--- What you should do ---
From the listing below, copy only the lines from the line that contains "Ventilation recommendations" to the line that contains "410 | | 98.43 x 51.18 | |", counting those two lines as part of the copy.

--- Given records ---
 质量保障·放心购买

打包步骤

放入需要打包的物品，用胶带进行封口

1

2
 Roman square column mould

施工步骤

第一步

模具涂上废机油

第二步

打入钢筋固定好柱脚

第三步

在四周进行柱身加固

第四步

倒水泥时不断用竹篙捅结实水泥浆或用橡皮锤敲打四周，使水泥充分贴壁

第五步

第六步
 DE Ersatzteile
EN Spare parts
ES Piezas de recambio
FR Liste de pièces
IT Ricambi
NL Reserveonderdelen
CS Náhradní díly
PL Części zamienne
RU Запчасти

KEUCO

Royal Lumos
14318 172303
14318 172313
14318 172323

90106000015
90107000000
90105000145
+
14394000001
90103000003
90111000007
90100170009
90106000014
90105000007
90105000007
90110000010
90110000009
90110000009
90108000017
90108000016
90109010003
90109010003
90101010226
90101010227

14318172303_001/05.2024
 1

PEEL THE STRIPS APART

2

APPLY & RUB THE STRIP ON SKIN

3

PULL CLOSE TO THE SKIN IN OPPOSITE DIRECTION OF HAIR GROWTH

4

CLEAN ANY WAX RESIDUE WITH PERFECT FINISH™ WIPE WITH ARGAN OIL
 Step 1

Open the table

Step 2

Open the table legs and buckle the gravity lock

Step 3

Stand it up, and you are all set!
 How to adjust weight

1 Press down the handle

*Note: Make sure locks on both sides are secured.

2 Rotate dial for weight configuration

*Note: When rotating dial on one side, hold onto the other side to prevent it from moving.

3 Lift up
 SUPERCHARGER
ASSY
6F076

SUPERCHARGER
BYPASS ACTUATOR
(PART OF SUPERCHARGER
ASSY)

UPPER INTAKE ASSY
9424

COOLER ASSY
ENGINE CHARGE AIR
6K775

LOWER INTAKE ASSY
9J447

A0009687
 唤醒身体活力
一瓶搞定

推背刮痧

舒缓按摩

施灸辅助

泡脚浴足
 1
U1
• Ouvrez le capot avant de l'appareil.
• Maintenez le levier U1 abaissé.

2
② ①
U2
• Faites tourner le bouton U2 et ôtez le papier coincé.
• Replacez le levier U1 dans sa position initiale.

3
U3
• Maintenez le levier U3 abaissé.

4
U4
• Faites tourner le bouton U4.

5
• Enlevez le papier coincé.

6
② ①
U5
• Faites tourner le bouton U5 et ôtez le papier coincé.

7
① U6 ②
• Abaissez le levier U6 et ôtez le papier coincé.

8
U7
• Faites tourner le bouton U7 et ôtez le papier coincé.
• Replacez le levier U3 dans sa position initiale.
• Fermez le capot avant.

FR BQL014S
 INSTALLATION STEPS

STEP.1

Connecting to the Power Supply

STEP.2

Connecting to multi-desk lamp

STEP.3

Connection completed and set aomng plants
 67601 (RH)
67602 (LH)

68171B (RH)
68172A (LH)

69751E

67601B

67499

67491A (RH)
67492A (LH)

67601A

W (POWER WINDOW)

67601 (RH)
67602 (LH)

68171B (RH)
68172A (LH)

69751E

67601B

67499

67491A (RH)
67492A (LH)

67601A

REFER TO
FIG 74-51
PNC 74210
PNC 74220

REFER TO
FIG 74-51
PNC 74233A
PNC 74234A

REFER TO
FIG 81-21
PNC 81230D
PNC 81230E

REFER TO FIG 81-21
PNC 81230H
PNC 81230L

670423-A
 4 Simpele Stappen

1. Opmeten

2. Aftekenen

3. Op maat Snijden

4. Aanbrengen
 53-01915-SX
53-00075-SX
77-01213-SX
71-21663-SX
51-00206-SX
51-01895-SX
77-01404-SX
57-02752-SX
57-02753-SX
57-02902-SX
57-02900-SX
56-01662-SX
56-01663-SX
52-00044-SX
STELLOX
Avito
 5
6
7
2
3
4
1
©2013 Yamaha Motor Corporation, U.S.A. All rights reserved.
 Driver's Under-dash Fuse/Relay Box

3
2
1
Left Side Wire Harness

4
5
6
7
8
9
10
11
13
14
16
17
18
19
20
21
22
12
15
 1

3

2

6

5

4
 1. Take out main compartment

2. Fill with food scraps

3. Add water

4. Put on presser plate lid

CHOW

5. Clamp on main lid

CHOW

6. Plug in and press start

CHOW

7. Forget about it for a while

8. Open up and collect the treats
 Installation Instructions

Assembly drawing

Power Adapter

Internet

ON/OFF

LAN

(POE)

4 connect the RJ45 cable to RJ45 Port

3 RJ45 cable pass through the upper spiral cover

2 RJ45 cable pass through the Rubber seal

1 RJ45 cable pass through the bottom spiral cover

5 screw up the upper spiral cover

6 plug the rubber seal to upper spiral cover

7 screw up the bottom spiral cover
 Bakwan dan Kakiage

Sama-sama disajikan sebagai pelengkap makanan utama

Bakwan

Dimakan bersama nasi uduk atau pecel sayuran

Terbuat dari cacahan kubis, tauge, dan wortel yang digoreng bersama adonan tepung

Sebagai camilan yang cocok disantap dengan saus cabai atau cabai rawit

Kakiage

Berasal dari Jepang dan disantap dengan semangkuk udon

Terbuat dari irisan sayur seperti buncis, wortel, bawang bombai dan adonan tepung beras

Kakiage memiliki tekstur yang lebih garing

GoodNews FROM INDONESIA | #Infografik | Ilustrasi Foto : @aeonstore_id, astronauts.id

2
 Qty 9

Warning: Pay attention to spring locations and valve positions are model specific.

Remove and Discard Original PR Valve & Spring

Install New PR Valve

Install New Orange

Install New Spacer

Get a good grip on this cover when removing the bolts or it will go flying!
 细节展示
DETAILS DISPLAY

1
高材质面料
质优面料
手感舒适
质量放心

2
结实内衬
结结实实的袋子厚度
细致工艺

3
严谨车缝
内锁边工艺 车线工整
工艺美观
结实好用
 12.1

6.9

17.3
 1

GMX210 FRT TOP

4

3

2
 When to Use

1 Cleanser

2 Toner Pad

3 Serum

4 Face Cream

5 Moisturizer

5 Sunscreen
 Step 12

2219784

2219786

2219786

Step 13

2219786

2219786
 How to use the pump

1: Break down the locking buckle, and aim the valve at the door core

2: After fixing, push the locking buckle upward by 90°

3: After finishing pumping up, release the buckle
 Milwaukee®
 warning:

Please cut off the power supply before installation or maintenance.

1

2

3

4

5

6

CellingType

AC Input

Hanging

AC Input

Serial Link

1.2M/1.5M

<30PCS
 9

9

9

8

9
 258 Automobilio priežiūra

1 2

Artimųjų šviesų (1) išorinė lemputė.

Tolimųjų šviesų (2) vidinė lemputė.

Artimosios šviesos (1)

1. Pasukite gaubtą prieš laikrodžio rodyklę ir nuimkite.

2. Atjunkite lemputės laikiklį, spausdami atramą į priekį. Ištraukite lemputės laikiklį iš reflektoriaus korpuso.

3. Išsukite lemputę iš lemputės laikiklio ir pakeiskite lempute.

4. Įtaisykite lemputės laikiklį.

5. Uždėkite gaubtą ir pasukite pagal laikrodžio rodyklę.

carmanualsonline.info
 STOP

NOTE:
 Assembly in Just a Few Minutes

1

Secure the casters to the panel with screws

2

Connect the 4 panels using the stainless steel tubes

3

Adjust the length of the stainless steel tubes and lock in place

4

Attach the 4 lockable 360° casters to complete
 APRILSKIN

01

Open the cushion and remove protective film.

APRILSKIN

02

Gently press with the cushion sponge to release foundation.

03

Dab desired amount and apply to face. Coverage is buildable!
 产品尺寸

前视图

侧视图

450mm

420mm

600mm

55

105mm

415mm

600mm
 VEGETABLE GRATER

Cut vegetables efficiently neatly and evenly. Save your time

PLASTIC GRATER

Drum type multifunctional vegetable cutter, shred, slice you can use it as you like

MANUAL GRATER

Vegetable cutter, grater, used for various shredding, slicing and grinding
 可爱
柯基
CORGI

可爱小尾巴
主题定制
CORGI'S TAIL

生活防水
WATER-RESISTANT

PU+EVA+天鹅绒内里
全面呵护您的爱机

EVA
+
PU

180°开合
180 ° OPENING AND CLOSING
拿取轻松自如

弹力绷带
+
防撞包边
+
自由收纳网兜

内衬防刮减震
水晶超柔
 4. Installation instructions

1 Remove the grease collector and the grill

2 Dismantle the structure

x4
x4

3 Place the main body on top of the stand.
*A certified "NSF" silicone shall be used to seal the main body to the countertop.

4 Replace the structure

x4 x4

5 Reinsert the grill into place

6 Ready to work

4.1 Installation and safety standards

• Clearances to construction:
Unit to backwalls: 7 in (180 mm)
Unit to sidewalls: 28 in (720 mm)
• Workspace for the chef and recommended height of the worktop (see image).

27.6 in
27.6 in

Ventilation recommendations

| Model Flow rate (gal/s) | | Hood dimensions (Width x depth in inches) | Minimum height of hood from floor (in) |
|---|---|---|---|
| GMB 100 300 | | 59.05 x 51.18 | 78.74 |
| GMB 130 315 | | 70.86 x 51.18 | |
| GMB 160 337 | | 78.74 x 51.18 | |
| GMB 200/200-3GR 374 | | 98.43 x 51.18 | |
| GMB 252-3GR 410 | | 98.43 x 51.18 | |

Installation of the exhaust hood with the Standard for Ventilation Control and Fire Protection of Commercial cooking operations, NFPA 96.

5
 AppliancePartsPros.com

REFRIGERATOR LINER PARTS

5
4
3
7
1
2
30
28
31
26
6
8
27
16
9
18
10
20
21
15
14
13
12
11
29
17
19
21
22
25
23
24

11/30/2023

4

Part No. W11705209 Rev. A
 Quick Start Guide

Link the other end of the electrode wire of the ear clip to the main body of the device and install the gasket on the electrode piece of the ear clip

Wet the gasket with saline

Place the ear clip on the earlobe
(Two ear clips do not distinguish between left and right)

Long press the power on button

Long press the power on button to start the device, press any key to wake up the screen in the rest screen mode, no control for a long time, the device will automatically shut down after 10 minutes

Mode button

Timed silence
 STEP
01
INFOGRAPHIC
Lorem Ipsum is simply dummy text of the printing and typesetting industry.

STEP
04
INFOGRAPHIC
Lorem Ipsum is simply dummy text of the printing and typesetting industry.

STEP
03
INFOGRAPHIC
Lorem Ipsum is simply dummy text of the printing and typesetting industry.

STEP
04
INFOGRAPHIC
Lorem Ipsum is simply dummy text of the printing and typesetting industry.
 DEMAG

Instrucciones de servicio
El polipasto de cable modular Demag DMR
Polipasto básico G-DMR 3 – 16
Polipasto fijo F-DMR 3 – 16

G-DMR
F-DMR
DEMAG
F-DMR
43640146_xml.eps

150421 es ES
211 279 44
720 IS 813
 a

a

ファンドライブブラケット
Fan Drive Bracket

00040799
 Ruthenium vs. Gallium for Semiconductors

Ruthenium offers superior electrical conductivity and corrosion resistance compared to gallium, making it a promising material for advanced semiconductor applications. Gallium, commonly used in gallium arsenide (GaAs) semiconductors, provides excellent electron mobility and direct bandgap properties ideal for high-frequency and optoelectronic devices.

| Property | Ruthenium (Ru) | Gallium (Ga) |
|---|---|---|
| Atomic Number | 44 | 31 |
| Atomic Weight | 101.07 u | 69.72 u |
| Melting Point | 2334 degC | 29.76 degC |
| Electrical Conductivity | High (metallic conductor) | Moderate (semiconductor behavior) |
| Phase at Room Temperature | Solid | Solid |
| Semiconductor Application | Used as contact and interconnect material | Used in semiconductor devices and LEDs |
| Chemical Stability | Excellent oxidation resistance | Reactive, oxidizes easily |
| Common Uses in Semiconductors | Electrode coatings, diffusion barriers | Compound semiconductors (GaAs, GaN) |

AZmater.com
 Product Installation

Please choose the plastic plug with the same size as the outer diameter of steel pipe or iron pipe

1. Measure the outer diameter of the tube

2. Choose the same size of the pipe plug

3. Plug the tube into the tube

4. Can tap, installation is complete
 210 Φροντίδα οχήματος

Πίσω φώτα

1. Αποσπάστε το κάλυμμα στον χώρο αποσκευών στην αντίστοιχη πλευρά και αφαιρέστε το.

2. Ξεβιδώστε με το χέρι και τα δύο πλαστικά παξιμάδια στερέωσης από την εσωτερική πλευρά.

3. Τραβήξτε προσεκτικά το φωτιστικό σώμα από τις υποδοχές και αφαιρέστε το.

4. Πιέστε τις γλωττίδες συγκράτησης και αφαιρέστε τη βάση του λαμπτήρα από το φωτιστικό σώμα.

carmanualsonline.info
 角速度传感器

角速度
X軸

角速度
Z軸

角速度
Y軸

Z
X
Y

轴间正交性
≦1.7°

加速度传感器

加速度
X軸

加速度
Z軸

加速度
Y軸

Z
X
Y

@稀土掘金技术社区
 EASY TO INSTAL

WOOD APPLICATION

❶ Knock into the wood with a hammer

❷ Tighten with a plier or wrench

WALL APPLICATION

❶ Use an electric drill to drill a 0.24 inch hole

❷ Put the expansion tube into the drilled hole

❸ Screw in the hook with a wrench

--- Your solution ---
Ventilation recommendations

| Model Flow rate (gal/s) | | Hood dimensions (Width x depth in inches) | Minimum height of hood from floor (in) |
|---|---|---|---|
| GMB 100 300 | | 59.05 x 51.18 | 78.74 |
| GMB 130 315 | | 70.86 x 51.18 | |
| GMB 160 337 | | 78.74 x 51.18 | |
| GMB 200/200-3GR 374 | | 98.43 x 51.18 | |
| GMB 252-3GR 410 | | 98.43 x 51.18 | |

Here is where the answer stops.